What is Bronchopulmonary Dysplasia?
Bronchopulmonary dysplasia or BPD is used to describe abnormal development or growth (dysplasia) of lung tissue and structures. It usually affects pre-term infants and full-term infants who experience respiratory issues after birth. Symptoms of BPD appear within the first month after birth. Generally, "babies who are still dependent on a respirator for oxygen at 28 days of age and whose chest x-rays are typical of BPD are considered to have the disorder" (www.doereport.com).
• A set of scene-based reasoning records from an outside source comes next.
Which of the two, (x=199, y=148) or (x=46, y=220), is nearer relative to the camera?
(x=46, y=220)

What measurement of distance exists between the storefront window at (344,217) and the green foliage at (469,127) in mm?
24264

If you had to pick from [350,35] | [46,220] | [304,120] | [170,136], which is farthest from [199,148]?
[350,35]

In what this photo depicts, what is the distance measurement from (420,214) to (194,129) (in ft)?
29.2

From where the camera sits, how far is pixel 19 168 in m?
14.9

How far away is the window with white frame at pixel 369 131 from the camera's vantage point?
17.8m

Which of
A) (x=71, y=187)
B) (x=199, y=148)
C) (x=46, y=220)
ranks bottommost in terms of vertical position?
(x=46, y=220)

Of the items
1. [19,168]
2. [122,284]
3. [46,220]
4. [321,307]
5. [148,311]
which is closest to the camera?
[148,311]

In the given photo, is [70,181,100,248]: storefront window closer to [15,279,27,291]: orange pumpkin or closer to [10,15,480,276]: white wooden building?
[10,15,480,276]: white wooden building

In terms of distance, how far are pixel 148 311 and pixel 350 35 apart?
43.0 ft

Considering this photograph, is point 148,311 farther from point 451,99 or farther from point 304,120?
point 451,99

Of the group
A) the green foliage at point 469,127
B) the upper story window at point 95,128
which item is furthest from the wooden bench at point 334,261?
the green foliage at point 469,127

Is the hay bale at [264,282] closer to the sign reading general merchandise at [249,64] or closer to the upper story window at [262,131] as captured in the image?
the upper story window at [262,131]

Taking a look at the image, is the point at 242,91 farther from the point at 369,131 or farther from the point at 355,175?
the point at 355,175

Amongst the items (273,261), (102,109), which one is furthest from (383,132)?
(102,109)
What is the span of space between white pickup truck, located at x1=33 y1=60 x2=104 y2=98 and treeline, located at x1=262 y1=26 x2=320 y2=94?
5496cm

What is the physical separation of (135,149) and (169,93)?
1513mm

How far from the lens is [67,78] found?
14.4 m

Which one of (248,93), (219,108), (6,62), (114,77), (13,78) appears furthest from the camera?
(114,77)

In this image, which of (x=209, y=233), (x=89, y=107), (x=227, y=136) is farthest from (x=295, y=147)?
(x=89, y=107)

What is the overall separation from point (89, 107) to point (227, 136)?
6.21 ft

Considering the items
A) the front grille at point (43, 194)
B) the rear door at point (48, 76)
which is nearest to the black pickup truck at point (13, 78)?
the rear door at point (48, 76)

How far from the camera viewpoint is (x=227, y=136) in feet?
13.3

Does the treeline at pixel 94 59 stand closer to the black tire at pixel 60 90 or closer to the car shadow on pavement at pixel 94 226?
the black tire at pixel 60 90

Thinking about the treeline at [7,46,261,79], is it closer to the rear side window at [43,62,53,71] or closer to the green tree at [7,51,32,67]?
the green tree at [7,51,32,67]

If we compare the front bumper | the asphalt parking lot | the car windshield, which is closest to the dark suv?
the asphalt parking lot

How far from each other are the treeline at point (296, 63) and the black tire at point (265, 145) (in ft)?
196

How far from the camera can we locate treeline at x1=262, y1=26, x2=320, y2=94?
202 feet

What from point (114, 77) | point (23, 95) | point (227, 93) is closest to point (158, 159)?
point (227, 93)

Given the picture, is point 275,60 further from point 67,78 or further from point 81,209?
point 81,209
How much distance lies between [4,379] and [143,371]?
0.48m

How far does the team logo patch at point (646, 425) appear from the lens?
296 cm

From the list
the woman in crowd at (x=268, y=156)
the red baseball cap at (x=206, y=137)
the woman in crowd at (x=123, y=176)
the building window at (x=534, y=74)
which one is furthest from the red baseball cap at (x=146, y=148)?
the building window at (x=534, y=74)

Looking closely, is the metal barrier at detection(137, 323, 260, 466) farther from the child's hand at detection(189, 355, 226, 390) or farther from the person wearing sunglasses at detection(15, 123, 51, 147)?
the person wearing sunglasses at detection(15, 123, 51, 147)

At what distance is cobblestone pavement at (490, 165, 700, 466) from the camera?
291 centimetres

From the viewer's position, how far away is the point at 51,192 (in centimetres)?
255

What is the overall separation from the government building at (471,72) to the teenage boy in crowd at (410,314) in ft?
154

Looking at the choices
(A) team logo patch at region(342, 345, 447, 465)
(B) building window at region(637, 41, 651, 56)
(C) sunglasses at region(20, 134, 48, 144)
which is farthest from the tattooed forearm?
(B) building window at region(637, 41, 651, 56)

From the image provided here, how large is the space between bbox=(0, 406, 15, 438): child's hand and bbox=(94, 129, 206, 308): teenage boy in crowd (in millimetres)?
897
BPD, along with cystic fibrosis and asthma, ranks as one of the most common chronic lung conditions to affect infants in the United States. "Approximately 5,000 to 10,000 new cases of BPD (20 to 30 percent of infants surviving respiratory distress syndrome) occur each year" (www.doereport.com). About 4000 of those patients survive infancy.
The risk of BPD increases with the decrease in gestation period. In fact, 90 percent of infants who develop BPD weigh less than 3.5 pounds.
When the condition was first identified in 1967, many babies born prematurely who developed BPD, did not survive. As treatment for pre-term babies and BPD have improved, therefore increasing chances of living into adulthood, which has led doctors and scientists to wonder if these patients continue to have lung problems when they grow up, and if so, what kind.
According to a report in the December 27, 1990 issue of The New England Journal of Medicine, "investigators showed that respiratory abnormalities may be found in a majority of patients who had bronchopulmonary dysplasia in infancy. However, in many patients these abnormalities were asymptomatic..." (www.faqs.org/abstracts/Health/).
The American Journal of Roentgenology published a report in 2000 about the high-resolution CT findings of three medical institutions - Vancouver Hospital & Health Sciences Centre, University of British Columbia, Canada; Lucile Salter Packard Children's Hospital, Stanford University, Palo Alto, California; and, Royal Bromptom National Heart and Lung Hospital, London, England. This study showed that survivors of neonatal bronchopulmonary dysplasia experience reduced lung strength and ability to convert carbon dioxide into oxygen in the blood stream, thickening of the bronchial wall, and other structural and performance-related issues.
In April 2008, The European Respiratory Journal published an article based on the findings of the Advanced Lung Disease Program in the Royal Perth Hospital in Western Australia, and other renowned Australian hospitals. Of the 21 participants, 71 percent experienced persistent respiratory symptoms. CT examinations of the lungs also revealed abnormal results, the most common being emphysema, which was found in 84 percent of the subjects tested.
All three studies deduced that while survival rates since the discovery of the condition in infants has increased due to better diagnostic tools and treatments, adult BPD survivors still experience "residual functional and characteristic structural pulmonary abnormalities" (www.erj.ersjournals.com).